À Nice, le destin de la piste cyclable traversant le tunnel de la rue du Congrès demeure incertain. Malgré les efforts répétés des associations de défense des modes de déplacement doux, le projet de suppression de cette infrastructure cruciale pour les cyclistes n’a pas été formellement écarté par la municipalité, comme le révèle une récente information. L’association Nice à Vélo, en première ligne sur ce dossier, appelle désormais à une mobilisation continue face à cette menace persistante, soulevant des questions sur les arbitrages en matière d'urbanisme et de mobilité.
Fin 2023 : Les premières rumeurs d'un réaménagement du tunnel de la rue du Congrès commencent à circuler dans la capitale azuréenne. Ces rumeurs évoquent la possibilité d'un élargissement de la chaussée au détriment de l'espace dévolu aux vélos. Ces bruits de couloir, rapidement relayés dans les sphères militantes locales, suscitent une vive inquiétude parmi les usagers réguliers et les associations.
Début 2024 : Le projet prend une forme plus concrète au sein des discussions municipales. Sans officialisation définitive, la perspective de voir disparaître la piste cyclable du tunnel du Congrès est clairement évoquée. Pour de nombreux cyclistes niçois, cette liaison souterraine représente un axe essentiel pour traverser la ville d'est en ouest en évitant les axes routiers plus dangereux et les embouteillages de surface.

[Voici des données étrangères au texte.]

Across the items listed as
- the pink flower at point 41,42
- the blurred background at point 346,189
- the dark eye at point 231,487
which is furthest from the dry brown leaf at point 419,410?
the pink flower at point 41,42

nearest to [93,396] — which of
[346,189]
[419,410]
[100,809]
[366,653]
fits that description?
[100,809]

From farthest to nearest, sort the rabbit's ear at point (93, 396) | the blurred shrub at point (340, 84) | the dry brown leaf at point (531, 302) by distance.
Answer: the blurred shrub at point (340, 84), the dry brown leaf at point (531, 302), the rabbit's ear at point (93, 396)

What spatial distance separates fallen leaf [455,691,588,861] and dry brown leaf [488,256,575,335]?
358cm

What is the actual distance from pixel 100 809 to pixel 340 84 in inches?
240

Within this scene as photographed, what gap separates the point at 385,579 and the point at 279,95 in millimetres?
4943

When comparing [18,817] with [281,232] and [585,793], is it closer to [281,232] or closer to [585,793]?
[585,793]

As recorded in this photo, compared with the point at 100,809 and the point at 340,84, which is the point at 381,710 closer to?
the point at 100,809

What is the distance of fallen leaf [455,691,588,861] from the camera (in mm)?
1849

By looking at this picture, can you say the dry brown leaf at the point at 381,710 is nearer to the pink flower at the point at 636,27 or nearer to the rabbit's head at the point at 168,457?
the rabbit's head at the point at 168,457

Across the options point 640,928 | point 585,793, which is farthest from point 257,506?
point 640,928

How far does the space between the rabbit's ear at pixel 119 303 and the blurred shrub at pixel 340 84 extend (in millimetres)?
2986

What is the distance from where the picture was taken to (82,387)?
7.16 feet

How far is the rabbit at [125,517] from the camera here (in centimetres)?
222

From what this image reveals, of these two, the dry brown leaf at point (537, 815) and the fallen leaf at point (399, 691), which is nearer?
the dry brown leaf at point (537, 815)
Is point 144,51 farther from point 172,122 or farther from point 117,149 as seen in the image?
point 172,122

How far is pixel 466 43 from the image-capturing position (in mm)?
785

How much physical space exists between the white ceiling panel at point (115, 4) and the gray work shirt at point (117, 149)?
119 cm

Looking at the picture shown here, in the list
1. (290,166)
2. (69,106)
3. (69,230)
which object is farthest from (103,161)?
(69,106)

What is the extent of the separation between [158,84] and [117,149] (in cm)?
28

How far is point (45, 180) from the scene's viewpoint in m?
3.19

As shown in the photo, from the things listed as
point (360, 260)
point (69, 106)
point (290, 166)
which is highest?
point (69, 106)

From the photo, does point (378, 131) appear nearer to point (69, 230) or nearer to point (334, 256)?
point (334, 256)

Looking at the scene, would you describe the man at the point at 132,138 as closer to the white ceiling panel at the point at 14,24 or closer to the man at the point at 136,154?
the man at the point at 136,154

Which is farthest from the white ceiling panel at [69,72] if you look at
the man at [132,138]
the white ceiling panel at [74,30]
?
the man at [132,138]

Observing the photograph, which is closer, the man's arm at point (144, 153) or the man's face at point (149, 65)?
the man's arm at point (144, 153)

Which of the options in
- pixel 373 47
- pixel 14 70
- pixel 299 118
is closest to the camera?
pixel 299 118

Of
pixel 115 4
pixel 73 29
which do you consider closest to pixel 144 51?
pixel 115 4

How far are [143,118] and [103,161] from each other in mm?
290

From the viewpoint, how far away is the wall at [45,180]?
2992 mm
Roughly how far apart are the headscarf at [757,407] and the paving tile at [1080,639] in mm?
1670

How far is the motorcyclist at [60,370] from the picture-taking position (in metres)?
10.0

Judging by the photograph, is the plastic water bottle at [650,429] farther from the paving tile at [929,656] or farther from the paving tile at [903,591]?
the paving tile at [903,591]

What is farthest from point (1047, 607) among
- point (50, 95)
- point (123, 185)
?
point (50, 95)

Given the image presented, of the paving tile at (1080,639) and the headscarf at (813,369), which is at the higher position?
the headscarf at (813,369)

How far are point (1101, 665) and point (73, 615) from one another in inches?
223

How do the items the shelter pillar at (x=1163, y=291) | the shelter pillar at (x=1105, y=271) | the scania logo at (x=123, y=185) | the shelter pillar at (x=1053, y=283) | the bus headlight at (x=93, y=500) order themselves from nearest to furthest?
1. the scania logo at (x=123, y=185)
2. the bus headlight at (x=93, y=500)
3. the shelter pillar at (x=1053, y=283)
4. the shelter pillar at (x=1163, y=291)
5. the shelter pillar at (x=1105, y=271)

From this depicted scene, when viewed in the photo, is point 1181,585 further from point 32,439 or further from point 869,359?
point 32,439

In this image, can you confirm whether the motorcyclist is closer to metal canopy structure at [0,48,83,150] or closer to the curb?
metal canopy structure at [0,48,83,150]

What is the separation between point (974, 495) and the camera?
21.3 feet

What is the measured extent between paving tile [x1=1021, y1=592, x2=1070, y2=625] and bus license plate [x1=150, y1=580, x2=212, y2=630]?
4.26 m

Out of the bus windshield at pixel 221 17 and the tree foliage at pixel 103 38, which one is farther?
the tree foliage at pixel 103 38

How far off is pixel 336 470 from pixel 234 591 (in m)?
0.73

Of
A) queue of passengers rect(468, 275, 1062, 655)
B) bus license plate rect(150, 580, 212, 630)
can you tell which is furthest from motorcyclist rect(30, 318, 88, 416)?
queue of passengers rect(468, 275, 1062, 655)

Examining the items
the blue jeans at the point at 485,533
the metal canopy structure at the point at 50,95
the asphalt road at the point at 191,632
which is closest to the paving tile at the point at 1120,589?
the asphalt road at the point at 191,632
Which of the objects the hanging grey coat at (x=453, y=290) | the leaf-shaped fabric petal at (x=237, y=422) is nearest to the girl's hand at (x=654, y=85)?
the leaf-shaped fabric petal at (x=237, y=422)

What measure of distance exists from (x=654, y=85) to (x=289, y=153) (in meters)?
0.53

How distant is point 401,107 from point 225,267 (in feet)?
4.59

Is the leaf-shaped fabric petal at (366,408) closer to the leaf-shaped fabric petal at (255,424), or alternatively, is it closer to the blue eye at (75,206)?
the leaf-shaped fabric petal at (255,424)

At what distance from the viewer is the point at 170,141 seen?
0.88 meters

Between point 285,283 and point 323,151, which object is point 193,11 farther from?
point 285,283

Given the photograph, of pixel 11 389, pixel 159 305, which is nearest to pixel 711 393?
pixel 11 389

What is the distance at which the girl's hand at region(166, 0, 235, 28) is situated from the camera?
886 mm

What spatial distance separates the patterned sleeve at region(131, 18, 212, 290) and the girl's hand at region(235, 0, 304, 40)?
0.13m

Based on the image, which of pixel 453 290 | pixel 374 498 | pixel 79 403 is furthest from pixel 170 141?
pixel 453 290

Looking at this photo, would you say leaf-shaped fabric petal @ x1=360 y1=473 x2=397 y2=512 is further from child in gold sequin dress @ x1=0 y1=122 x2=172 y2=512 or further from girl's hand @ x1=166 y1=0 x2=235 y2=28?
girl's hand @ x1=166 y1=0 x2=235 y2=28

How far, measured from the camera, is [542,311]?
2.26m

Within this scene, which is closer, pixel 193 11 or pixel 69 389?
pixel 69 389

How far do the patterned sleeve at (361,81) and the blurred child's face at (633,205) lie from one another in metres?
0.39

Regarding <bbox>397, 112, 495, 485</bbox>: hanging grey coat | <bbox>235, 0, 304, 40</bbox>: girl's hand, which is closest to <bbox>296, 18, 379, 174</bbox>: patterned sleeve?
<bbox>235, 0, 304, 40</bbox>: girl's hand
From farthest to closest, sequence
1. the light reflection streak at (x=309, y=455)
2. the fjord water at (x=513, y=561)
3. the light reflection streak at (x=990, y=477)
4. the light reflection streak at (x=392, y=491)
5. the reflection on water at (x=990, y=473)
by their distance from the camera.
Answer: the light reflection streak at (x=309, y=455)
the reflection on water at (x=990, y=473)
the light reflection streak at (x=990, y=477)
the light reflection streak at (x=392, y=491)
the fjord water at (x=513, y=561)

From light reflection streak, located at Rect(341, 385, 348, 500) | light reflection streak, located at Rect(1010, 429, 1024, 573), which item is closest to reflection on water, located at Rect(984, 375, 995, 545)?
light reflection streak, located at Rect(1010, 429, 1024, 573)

Sa suppression serait perçue comme un recul significatif pour la politique cyclable de la ville.
Février 2024 : L'association Nice à Vélo prend les devants pour anticiper une éventuelle décision. Alertée par la menace pesant sur le tunnel, l'organisation lance ses premières actions de sensibilisation. Des appels à signer des pétitions sont diffusés, des courriers sont adressés aux élus locaux et des discussions informelles sont initiées pour tenter de comprendre les motivations derrière ce projet et d'exprimer l'opposition ferme des usagers. La question de la sécurité des cyclistes en cas de disparition de la piste est particulièrement mise en avant par l'association.
Mars 2024 : La mobilisation s'intensifie. Des rassemblements symboliques sont organisés aux abords du tunnel, attirant une communauté de cyclistes désireux de défendre leur infrastructure. Les médias locaux commencent à s'emparer du sujet, offrant une visibilité accrue à la cause des associations. La mairie de Nice, sous la pression grandissante, reconnaît alors l'existence d'un projet de réaménagement tout en précisant qu'aucune décision finale n'est encore arrêtée, maintenant un certain flou.
Avril 2024 : Des discussions formelles s'engagent entre les représentants de Nice à Vélo et les services de la Ville de Nice. Lors de ces rencontres, les arguments pour et contre le maintien de la piste cyclable sont exposés. Les défenseurs du vélo insistent sur le rôle structurant du tunnel dans le réseau cyclable niçois, la sécurité qu'il procure et l'encouragement aux modes de transport doux qu'il représente. Les arguments municipaux, eux, pourraient graviter autour de la fluidité du trafic automobile ou de contraintes techniques, sans que des détails précis ne filtrent publiquement sur la teneur exacte des échanges.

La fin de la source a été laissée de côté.